Written exercise 1 ::
Answer these from the passage on Mueller's FBI:
(a) In which war did Mueller lead troops in combat?
(b) How often, and where, do Obama and Mueller meet?
(c) What share of what US intelligence hears is idle chatter?
Written exercise 2 :: Pick up the passage on Mueller's FBI after its last sentence and write the paragraph that follows.

Excerpt to read ::
++++++

The FBI today is still calibrating the balance between liberty and security. Barack Obama, a Democrat grounded in civil liberties, and Mueller, still the civilian commander of domestic security, are two very different men who manage to see eye-to-eye. Mueller, born to wealth and privilege, joined the US Marines and led troops in combat at the height of the war in Vietnam, where he was decorated for valour. Marine officers follow a code: if your troops go up the hill, you go up the hill. Over the past decade, Mueller has led his agents to believe they must fight the threat of terrorism without trampling civil rights. By and large he has succeeded. Mitt Romney and the Republicans have thus far failed to credibly attack Obama's right flank on issues of national security. In this way, the FBI has protected the power of the president.

Obama and Mueller have never clashed on any significant issue of counterterrorism or civil liberties. The two men meet most mornings in the White House; unlike the presidencies of Clinton and Jimmy Carter, the discourse is not a dialogue of the deaf. Obama, who never came on to the FBI's radar until he started running for the White House, is intensely attuned to the difference between existential threats and idle chatter; 99% of what US intelligence hears is the latter. Mueller works on the same wavelength; he spent much of his first five years in office after the 9/11 attacks trying to filter out raw intelligence reporting that led the FBI to investigate pizza deliverymen and delusional sociopaths. The focus on analysing actual threats from potential terrorists has reduced the fear factor in daily political discourse, both at the White House and on the 24-hour ravings on the airwaves at Rupert Murdoch's Fox and its affiliates.

++++++

Data extract ::
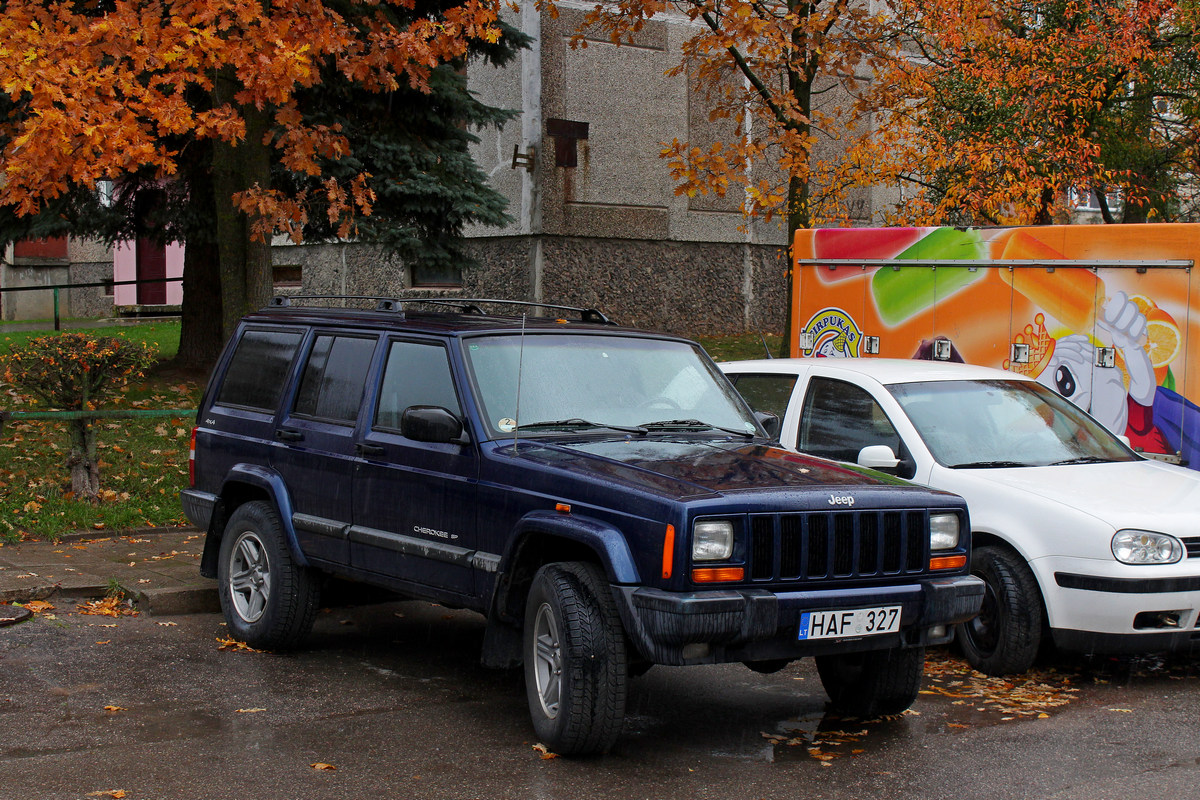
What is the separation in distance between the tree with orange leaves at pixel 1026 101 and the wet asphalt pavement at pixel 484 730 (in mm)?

++++++

Exercise result 1 ::
(a) The war in Vietnam.
(b) Most mornings, in the White House.
(c) 99%.

Exercise result 2 ::
The balance between national security and civil liberties remains delicate. The authors of the constitution foresaw this struggle 10 generations ago. A free people must have both security and liberty. They are opposing forces, yet we cannot have one without the other. Mueller has said we will not win the war on terrorism if we lose our freedoms in the battle. He knows Americans will surrender guarantees of liberty for promises of security. They may feel more safe, but they will be less free. He lives each day in this state of continual conflict. We all do. No free republic in the history of civilisation has survived for more than 300 years.

• Tim Weiner is the author of Enemies: A History of the FBI (Allen Lane, £25/$30), out now.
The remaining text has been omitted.